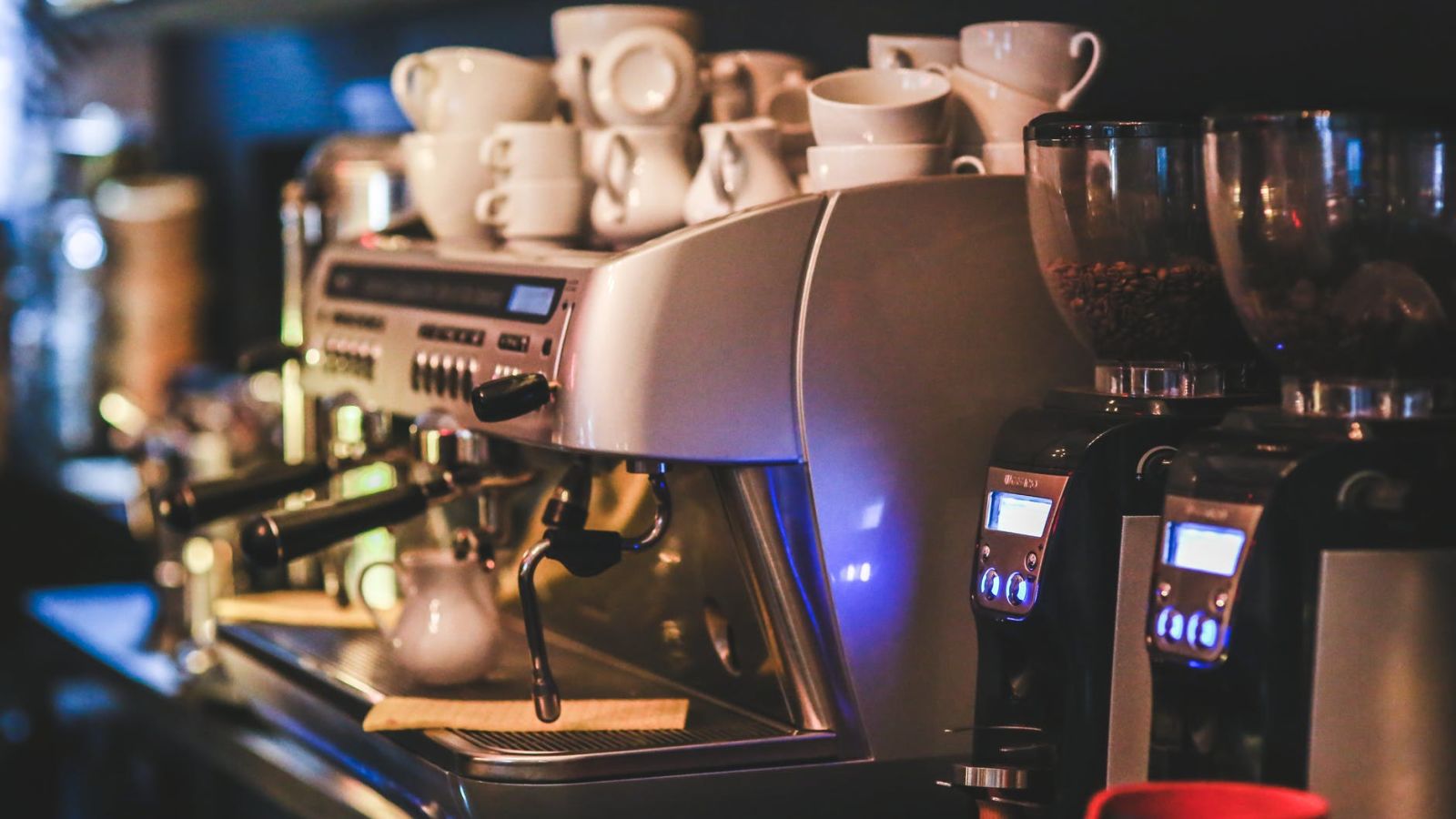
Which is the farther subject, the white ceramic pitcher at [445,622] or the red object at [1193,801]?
the white ceramic pitcher at [445,622]

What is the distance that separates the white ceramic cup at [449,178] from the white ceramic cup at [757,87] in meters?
0.23

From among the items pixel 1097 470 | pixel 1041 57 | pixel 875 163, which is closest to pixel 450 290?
pixel 875 163

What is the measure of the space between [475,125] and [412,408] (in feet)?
0.96

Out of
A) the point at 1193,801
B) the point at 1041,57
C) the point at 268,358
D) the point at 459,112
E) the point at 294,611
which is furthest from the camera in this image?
the point at 268,358

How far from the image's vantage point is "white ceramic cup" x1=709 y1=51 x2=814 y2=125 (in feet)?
4.85

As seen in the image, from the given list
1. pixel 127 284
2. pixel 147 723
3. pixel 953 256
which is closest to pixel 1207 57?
pixel 953 256

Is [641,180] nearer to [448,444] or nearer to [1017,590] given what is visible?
[448,444]

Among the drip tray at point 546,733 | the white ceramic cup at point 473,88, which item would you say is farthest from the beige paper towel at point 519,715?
the white ceramic cup at point 473,88

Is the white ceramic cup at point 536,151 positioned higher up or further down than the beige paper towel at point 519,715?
higher up

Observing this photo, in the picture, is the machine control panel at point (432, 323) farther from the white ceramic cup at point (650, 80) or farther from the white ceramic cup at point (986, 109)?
the white ceramic cup at point (986, 109)

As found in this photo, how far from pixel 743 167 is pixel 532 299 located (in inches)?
7.4

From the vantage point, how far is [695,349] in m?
1.15

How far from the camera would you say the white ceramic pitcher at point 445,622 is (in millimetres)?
1349

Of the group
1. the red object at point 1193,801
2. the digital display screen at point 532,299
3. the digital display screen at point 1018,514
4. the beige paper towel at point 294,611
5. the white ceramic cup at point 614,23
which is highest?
the white ceramic cup at point 614,23
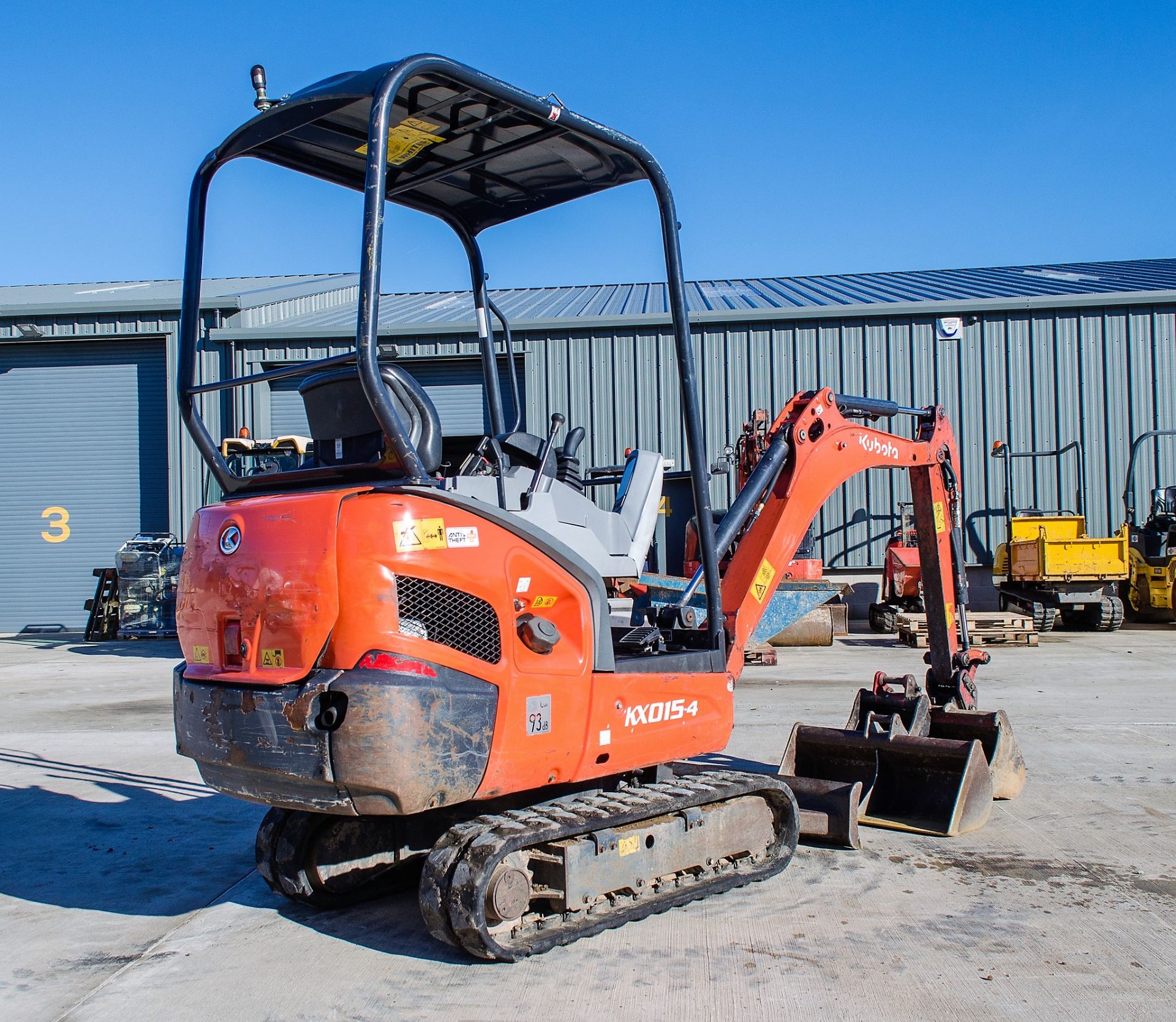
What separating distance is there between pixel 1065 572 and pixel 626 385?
325 inches

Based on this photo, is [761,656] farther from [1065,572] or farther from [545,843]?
[545,843]

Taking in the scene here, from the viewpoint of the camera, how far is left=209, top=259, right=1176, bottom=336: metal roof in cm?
1977

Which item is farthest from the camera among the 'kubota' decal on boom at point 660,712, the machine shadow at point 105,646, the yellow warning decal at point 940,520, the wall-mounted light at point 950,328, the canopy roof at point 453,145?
the wall-mounted light at point 950,328

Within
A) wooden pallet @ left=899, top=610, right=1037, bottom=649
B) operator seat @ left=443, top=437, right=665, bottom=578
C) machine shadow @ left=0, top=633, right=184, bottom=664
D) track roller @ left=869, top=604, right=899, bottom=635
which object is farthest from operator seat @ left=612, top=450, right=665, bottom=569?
track roller @ left=869, top=604, right=899, bottom=635

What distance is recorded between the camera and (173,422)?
20.1m

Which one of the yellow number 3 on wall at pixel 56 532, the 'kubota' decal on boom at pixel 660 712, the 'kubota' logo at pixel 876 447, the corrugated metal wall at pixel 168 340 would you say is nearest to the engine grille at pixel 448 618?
the 'kubota' decal on boom at pixel 660 712

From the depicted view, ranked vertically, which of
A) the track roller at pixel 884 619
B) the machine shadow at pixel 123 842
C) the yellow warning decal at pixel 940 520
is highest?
the yellow warning decal at pixel 940 520

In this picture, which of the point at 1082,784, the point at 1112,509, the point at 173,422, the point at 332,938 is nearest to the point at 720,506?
the point at 1112,509

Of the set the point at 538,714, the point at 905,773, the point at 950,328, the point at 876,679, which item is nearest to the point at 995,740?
the point at 905,773

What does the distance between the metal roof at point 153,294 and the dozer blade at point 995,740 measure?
49.4 feet

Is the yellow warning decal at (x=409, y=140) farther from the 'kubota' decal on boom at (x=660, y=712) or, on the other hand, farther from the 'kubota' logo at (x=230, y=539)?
the 'kubota' decal on boom at (x=660, y=712)

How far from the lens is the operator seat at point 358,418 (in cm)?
386

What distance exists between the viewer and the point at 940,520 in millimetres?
6922

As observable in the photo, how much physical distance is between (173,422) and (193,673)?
17.5 metres
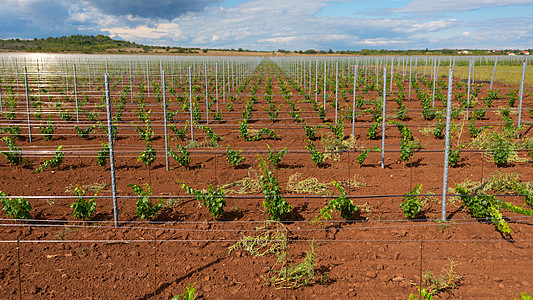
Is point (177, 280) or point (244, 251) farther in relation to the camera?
point (244, 251)

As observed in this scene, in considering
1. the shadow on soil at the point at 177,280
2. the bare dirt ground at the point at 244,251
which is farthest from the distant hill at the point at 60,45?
the shadow on soil at the point at 177,280

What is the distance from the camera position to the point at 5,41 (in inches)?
2982

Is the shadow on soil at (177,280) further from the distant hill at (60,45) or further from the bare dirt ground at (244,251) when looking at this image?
the distant hill at (60,45)

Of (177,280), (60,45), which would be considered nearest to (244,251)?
(177,280)

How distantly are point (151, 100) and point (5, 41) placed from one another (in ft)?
→ 244

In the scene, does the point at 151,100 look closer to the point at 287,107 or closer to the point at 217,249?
the point at 287,107

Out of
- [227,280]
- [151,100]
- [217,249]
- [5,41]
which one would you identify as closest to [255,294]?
[227,280]

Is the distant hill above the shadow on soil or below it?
above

***

Can you lay out every line of the records above as a numbered list, skipping the blank lines and leaving out the pictures?

1. Which is the farther subject, the white ceramic pitcher at [445,622] or the red object at [1193,801]?
2. the white ceramic pitcher at [445,622]
3. What is the distance that separates the white ceramic cup at [449,178] from the white ceramic cup at [757,87] in meters?
4. 0.23
5. From among the items pixel 1097 470 | pixel 1041 57 | pixel 875 163, which is closest to pixel 450 290?
6. pixel 875 163
7. What is the measure of the space between [475,125] and [412,408] (in feet)?
8. 0.96
9. Out of
10. A) the point at 1193,801
11. B) the point at 1041,57
12. C) the point at 268,358
13. D) the point at 459,112
14. E) the point at 294,611
15. which is furthest from the camera in this image?
16. the point at 268,358
17. How far from the image's vantage point is "white ceramic cup" x1=709 y1=51 x2=814 y2=125 (in feet)?
18. 4.85
19. As seen in the image, from the given list
20. 1. pixel 127 284
21. 2. pixel 147 723
22. 3. pixel 953 256
23. which is closest to pixel 1207 57?
24. pixel 953 256
25. Is [641,180] nearer to [448,444] or nearer to [1017,590] given what is visible?
26. [448,444]
27. Among the drip tray at point 546,733 | the white ceramic cup at point 473,88, which item would you say is farthest from the beige paper towel at point 519,715?
28. the white ceramic cup at point 473,88
29. Is the white ceramic cup at point 536,151 positioned higher up or further down than the beige paper towel at point 519,715?
30. higher up
31. Observing this photo, in the picture, is the machine control panel at point (432, 323) farther from the white ceramic cup at point (650, 80) or farther from the white ceramic cup at point (986, 109)?
32. the white ceramic cup at point (986, 109)
33. As found in this photo, how far from pixel 743 167 is pixel 532 299 located (in inches)?
34. 7.4
35. From the vantage point, how far is [695,349] in m?
36. 1.15
37. How far from the camera would you say the white ceramic pitcher at point 445,622 is (in millimetres)?
38. 1349
39. Of the group
40. 1. the red object at point 1193,801
41. 2. the digital display screen at point 532,299
42. 3. the digital display screen at point 1018,514
43. 4. the beige paper towel at point 294,611
44. 5. the white ceramic cup at point 614,23
45. which is highest?
46. the white ceramic cup at point 614,23
47. What separating distance is there between pixel 1065 572 and pixel 626 385?
48. 325 inches
49. Based on this photo, is [761,656] farther from [1065,572] or farther from [545,843]?
50. [545,843]
51. Taking in the scene here, from the viewpoint of the camera, how far is left=209, top=259, right=1176, bottom=336: metal roof in cm?
52. 1977
53. Which item is farthest from the camera among the 'kubota' decal on boom at point 660,712, the machine shadow at point 105,646, the yellow warning decal at point 940,520, the wall-mounted light at point 950,328, the canopy roof at point 453,145?
54. the wall-mounted light at point 950,328
55. Within
56. A) wooden pallet @ left=899, top=610, right=1037, bottom=649
57. B) operator seat @ left=443, top=437, right=665, bottom=578
58. C) machine shadow @ left=0, top=633, right=184, bottom=664
59. D) track roller @ left=869, top=604, right=899, bottom=635
60. which object is farthest from operator seat @ left=612, top=450, right=665, bottom=569?
61. track roller @ left=869, top=604, right=899, bottom=635
62. What distance is recorded between the camera and (173,422)?
63. 20.1m
64. Which one of the yellow number 3 on wall at pixel 56 532, the 'kubota' decal on boom at pixel 660 712, the 'kubota' logo at pixel 876 447, the corrugated metal wall at pixel 168 340 would you say is nearest to the engine grille at pixel 448 618?
65. the 'kubota' decal on boom at pixel 660 712
66. From the depicted view, ranked vertically, which of
67. A) the track roller at pixel 884 619
68. B) the machine shadow at pixel 123 842
69. C) the yellow warning decal at pixel 940 520
70. is highest?
71. the yellow warning decal at pixel 940 520
72. In this picture, which of the point at 1082,784, the point at 1112,509, the point at 173,422, the point at 332,938 is nearest to the point at 720,506?
73. the point at 1112,509
74. Of the set the point at 538,714, the point at 905,773, the point at 950,328, the point at 876,679, which item is nearest to the point at 995,740?
75. the point at 905,773
76. What does the distance between the metal roof at point 153,294 and the dozer blade at point 995,740 measure?
77. 49.4 feet
78. Is the yellow warning decal at (x=409, y=140) farther from the 'kubota' decal on boom at (x=660, y=712) or, on the other hand, farther from the 'kubota' logo at (x=230, y=539)?
79. the 'kubota' decal on boom at (x=660, y=712)
80. How far from the lens is the operator seat at point 358,418 (in cm)?
81. 386
82. What distance exists between the viewer and the point at 940,520 in millimetres?
83. 6922
84. As observable in the photo, how much physical distance is between (173,422) and (193,673)?
85. 17.5 metres
86. Is point (177, 280) or point (244, 251) farther in relation to the camera?
87. point (244, 251)
88. As observed in this scene, in considering
89. 1. the shadow on soil at the point at 177,280
90. 2. the bare dirt ground at the point at 244,251
91. which is farthest from the distant hill at the point at 60,45?
92. the shadow on soil at the point at 177,280
93. What is the distance from the camera position to the point at 5,41 (in inches)?
94. 2982
95. Is the shadow on soil at (177,280) further from the distant hill at (60,45) or further from the bare dirt ground at (244,251) when looking at this image?
96. the distant hill at (60,45)
97. Of (177,280), (60,45), which would be considered nearest to (244,251)?
98. (177,280)
99. How distantly are point (151, 100) and point (5, 41) placed from one another (in ft)?
100. → 244
101. In the scene, does the point at 151,100 look closer to the point at 287,107 or closer to the point at 217,249?
102. the point at 287,107
103. Out of
104. - [227,280]
105. - [151,100]
106. - [217,249]
107. - [5,41]
108. which one would you identify as closest to [255,294]?
109. [227,280]
110. Is the distant hill above the shadow on soil or below it?
111. above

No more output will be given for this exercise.